Robot maker Fanuc jumped close to 13% to top the Nikkei gainers, extending its 18.4% surge this week after announcing a partnership with US chip giant Nvidia to develop industrial robots powered by “physical AI”, which integrates artificial intelligence with robotic hardware.
“The market focus has shifted to robotics-related shares from chip stocks. This means investors keep looking for new themes,” said Kazuaki Shimada, chief strategist at IwaiCosmo Securities.
Fanuc’s peer Yaskawa Electric jumped 11.4%. Early this week, Yaskawa announced a tie-up in physical AI with SoftBank Group. SoftBank jumped 9.2%, while Nabtesco, another robot maker, jumped 11.3%.

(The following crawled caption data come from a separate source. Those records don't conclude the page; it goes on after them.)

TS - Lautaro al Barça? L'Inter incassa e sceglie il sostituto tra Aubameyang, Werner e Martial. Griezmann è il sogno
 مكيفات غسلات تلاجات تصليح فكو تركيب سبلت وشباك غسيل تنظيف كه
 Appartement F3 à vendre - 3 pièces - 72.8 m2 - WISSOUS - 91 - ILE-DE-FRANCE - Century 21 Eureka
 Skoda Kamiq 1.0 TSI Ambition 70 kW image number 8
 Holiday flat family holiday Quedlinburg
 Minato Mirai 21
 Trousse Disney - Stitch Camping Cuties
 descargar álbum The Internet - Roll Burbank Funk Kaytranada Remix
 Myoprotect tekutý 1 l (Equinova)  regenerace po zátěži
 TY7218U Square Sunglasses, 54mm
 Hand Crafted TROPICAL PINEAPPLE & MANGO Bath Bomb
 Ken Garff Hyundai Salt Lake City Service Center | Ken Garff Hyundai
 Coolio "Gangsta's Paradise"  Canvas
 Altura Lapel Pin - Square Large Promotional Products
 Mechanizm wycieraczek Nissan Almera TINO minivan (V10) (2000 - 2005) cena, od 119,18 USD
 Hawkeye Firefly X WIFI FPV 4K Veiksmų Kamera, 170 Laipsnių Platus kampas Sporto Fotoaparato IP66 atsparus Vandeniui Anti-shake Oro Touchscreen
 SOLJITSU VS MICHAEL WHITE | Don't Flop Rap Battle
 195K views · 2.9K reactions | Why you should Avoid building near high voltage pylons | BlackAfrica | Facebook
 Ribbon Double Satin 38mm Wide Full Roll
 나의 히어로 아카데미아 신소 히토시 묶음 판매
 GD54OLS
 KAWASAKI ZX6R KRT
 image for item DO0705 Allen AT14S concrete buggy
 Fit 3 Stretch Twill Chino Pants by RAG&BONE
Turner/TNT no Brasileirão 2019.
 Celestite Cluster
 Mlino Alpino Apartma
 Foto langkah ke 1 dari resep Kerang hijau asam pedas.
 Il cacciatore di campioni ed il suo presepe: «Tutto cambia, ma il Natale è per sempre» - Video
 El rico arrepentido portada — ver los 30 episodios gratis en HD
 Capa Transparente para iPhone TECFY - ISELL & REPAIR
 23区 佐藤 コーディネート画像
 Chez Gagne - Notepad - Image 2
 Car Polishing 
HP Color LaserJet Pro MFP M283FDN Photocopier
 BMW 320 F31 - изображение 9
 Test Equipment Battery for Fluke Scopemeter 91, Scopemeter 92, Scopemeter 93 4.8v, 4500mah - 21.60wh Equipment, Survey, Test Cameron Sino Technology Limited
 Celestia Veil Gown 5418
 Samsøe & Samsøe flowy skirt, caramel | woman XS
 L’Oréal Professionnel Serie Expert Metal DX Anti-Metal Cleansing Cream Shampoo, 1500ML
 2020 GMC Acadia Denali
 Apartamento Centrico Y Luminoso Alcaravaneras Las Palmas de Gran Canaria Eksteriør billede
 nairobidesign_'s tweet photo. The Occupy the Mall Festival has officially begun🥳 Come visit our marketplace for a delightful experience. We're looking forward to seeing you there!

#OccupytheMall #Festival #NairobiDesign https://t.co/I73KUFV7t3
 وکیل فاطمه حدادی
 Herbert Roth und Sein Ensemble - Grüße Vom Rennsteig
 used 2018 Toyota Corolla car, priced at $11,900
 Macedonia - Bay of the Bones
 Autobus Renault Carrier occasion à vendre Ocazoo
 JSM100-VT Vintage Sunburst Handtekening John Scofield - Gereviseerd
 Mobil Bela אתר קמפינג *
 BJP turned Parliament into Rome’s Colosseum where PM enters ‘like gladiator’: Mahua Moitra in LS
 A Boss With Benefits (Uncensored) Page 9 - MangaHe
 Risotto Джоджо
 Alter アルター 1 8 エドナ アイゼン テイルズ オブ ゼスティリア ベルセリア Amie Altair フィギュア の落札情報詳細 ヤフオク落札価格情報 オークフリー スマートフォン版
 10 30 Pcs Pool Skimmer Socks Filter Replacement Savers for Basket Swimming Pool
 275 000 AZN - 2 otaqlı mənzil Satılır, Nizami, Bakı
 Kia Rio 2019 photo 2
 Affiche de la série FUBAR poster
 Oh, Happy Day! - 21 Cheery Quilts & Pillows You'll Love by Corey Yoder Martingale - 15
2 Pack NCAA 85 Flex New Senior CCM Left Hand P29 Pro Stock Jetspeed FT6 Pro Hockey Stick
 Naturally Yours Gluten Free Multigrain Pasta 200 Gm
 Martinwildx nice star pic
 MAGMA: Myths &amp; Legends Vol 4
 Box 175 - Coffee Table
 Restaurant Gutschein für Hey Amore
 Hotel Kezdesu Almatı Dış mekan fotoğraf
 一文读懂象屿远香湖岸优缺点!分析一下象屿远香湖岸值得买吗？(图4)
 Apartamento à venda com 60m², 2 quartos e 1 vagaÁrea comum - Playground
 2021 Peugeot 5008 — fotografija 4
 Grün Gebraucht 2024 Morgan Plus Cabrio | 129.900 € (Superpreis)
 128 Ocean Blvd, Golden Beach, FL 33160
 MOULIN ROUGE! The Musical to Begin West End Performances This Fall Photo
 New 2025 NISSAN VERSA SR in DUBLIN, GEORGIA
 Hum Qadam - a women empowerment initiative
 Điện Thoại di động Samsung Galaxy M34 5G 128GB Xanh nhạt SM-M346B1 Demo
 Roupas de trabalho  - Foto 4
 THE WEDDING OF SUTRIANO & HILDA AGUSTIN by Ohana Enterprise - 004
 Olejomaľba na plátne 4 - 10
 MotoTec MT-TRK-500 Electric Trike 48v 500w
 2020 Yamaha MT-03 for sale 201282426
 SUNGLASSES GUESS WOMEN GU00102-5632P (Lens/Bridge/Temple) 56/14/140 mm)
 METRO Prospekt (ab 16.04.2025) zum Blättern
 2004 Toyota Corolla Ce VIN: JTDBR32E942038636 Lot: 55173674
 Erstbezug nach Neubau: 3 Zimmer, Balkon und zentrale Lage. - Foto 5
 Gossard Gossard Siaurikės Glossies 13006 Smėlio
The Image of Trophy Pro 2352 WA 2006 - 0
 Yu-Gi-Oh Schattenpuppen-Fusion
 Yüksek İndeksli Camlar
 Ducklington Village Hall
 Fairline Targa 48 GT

Banks rebounded from the previous session’s declines, with Mitsubishi UFJ Financial Group and Sumitomo Mitsui Financial Group up 1.8% and 1.7%, respectively.
Foreign investors
Foreign investors bought a significant amount of Japanese stocks in the week to November 29, snapping up tech stocks on bets of a Federal Reserve rate cut and banking shares on the expectations of a potential rate hike by the Bank of Japan.
They bought a net 655.6 billion yen ($4.22 billion) worth of local stocks during the week, reversing their 351.5 billion yen weekly net sales the prior week, Japan’s Ministry of Finance showed on Thursday.
Artificial intelligence-linked shares Advantest and Tokyo Electron gained 12.3% and 5.4%, while banking stocks Sumitomo Mitsui Financial Group and Yamaguchi Financial Group surged 5.6% and 13.4%, respectively, last week.
Japanese stocks have so far attracted approximately 7.22 trillion yen worth of foreign inflows this quarter as Prime Minister Sanae Takaichi’s government stimulus and robust corporate earnings boosted sentiment.
LSEG data for 742 large- and mid-cap companies showed that Japanese firms are expected to report net income growth of 15.2% next year, following an 8.5% growth for the current fiscal year, as per the mean of analyst estimates.
Foreigners, meanwhile, bought 1.06 trillion yen worth of Japanese long-term bonds in their fourth weekly net purchase in five weeks, although yield on 30-year Japanese government bonds (JGBs) rose to a record high on Thursday.